## CONSIGNAS DE TRABAJO
a – Extrae literalmente el fragmento del texto sobre los veranos de Tenaglia que empieza en «Con la pubertad, se» y termina en «haya salido bien.».
b – Responde con los datos del texto sobre los veranos de Tenaglia:
(i) ¿Dónde trabajaba de custodia el padre de Tenaglia?
(ii) ¿En qué ciudad se cruzó Tenaglia con el hijo de Palermo?
(iii) ¿Qué le ocurría todos los años en secundaria?
c – Prosigue el texto sobre los veranos de Tenaglia a partir de su última oración.
**** TEXTO PROPORCIONADO ****
La melena que cambia de color
«Yo eso de las fiestas de los pueblos y las verbenas no lo conocía hasta que vine a acá», dice Tenaglia. Sus veranos en Argentina eran distintos y no solo por las fechas, de diciembre a marzo. «Mi papá trabajaba siempre de custodia (seguridad) en el Balneario 12, que es todo fútbol, iban jugadores y equipos de Primera, y era muy lindo», recuerda de sus vacaciones entre los 7 y los 11 años. «Había torneos de fútbol por edades y una vez jugué con el hijo de Palermo, que era famosísimo. Hace dos años me lo crucé en Roma, le pregunté y se acordaba», se alegra el lateral de 29 años, con la misma inocencia que el joven Nahuel que gastaba una melena larga estilo Justin Bieber y era rubio o moreno en función de cuántas veces se bañaba en el mar. «Ese agua me aclaraba el pelo. Aquel era natural», afirma.
Con la pubertad, se le complicaron las vacaciones. «Me he pasado muchos veranos estudiando, qué sé yo... Me costaba mucho la escuela, no prestaba atención, la edad, mis compañeros… En secundaria todos los años me llevaba alguna materia. Me arrepiento mucho. Pensaba que me las sabía todas y no me sabía nada. Ya no tenía muchos días con el fútbol y los pocos, tenía que estudiar», lamenta ahora, pese a que la apuesta por el fútbol le haya salido bien.
**** MATERIAL PRESENTADO ****
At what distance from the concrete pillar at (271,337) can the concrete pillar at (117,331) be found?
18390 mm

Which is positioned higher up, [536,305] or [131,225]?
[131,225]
****
**** MATERIAL PRESENTADO ****
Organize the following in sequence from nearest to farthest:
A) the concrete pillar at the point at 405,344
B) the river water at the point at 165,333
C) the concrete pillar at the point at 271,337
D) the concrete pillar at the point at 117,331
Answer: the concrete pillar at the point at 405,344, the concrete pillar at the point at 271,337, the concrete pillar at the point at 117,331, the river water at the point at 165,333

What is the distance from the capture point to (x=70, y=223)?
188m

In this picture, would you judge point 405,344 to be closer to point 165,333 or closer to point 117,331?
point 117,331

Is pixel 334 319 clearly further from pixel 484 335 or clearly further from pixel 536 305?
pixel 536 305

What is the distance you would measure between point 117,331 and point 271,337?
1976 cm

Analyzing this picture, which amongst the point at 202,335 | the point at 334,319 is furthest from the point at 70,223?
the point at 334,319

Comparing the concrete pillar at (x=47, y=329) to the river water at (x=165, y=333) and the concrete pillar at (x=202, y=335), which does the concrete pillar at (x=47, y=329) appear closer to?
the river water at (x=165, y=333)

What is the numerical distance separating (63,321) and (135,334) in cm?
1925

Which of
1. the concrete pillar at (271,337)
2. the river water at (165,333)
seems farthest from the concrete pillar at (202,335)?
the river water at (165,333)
****
## RESPUESTAS DEL EJERCICIO
a –
Con la pubertad, se le complicaron las vacaciones. «Me he pasado muchos veranos estudiando, qué sé yo... Me costaba mucho la escuela, no prestaba atención, la edad, mis compañeros… En secundaria todos los años me llevaba alguna materia. Me arrepiento mucho. Pensaba que me las sabía todas y no me sabía nada. Ya no tenía muchos días con el fútbol y los pocos, tenía que estudiar», lamenta ahora, pese a que la apuesta por el fútbol le haya salido bien.

b –
(i) En el Balneario 12.
(ii) En Roma.
(iii) Se llevaba alguna materia.

c –
En París, Diarra descubría en julio y agosto lo que era la 'liberté'. «Durante el curso no podía irme más allá de lo que mi madre no me veía por la ventana». Pero en verano, podía jugar en los torneos de «fútbol de la calle» que se organizaban en distintos barrios. «Las porterías no eran normales. Podían ser dos árboles, o ...», se traba con un español particular y se señala la camiseta. «De normal a las cinco de la tarde ya no salía de casa y en vacaciones podía hasta las 8. Cuando miraba el reloj y eran más de las cinco, Moussa estaba «muy, muy feliz». «Nosotros nunca teníamos hora. Confiaban y respondíamos. Nunca volvíamos hechos un circo», apostilla Vicente.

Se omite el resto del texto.